E sem maquiagem. Não há nenhum efeito nas imagens, nenhum enfeite no enquadramento, nenhuma firula na montagem, nenhuma sustentação de climas pela música, a não ser a de um orgão tocado em cena. Esse rigor franciscano, confundido com excesso (no caso da metragem), em tudo se diferencia, por exemplo, dos frutos do Dogma 95. Em vez de um estilo que berra aos olhos, temos o estilo sussurante. O suficiente para criar um universo por inteiro. É quase impossível, como sempre se faz quando se escreve sobre Dummont, não citar Robert Bresson. Não apenas pela composição, mas pelo esboço da vida. Estamos em um mundo em que há muitas questões sem soluções. O homem como impasse. A vida como uma experiência sem um sentido dado de antemão. É preciso buscá-la. E a procura é tortuosa.

Um cinema de imagens que falam e sons que nos fzem enxergar. Ora com ruídos locais (de pássaros, do vento, do mar, de galos, de uma velha ofegante), as cenas prescindem de palavras. Quando elas são ditas, não dizem muita coisa. Porque esta é uma obra rompida com os psicologismos verbalizados e estruturada exclusivamente sobre a exteriorização dos personagens por meio de expressões faciais, sonoras e corporais. Nada será entregue em diálogos. Apenas em gestos, olhares, respirações, gemidos e choros. Essa busca pela comunicação visual, nem sempre cristalina em suas evidências, abre o leque de abordagens. Melhor para o filme, ótimo para nós. Fechar portas em vez de mantê-las abertas, ou semi-cerradas, seria banalizar várias questões ali tocadas. Ou uma grande questão, se assim quiserem: a questão do homem, da vida, da existência em geral. Esse é um cinema maiúsculo em suas ambições. Quer o total pelos detalhes.

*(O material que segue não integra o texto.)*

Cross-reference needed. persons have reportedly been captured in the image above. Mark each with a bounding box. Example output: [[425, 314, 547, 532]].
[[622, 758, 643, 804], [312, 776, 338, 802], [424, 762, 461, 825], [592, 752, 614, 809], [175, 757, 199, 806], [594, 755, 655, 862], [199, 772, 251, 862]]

A escolha de um título tão simples quanto extenso em sua significação e a opção pela atividade policial do protagonista são achados dramáticos de raro poder símbólico e de síntese. No papel de investigador, o personagem, mais que o crime, investiga seu mundo. Não a si próprio, nem sua cidade, mas a espécie. A humanidade. Naquela cidade onde é rarefeito o peso da cultura humanista, com sua repressora chamada à ordem, os instintos bárbaros estão à flor da pele. Nosso herói de superfície quase letárgica tem essa consciência. Acaricia um traficante marroquino e beija um outro homem ao final por vislumbrar a sombra existente por trás do projeto iluminista. Sabe como sua espécie não nasceu para a civilização e a todo momento pode sair do controle. Acima de tudo, expressa-se pelo toque. Comunica-se com o corpo. Dummont escancara essa radiografia do animal-homem ao enquadrar em close a vagina da namorada do amigo do policial. Nada a define melhor que a entrega à sexualidade. O sexo é mostrado como rompimento com a cultura , mergulho nos instintos, prova de amor e mobilizador da violência. A vagina é, portanto, sua alma. Um ser sensorial, não intelectual.

E qual o papel da arte nisso tudo? Contraponto à violência incontrolável da humanidade e vacina contra a ameaça à civilização buscada pela cultura, a arte cumpre seu papel domesticador do homem-selvagem por meio do quadro pintado pelo avô do herói: justamente a imagem de uma criança, metáfora idílica de uma pureza idealizada, mas sempre contestada por atos perversos. A criança do quadro representa um projeto em oposição à criança morta no início do filme, Dummont é irônico nessa obra aparentemente pessimista. Pois o mais civilizado dos personagens, afinal, é justamente o protagonizista com lerdeza mental. Está nele o equilíbrio entre o homem bárbaro e o homem domesticado. E sua tarefa como policial é menos a de punir criminosos e mais de lembrar a necessidade de não se ultapassar certos limites. A Humanidade não deixa de ser um diagnóstico da crise do humanismo sem deixar de ser humanista em seu enfoque. Só não fica a fazer – e aí está sua grandeza – propaganda disso.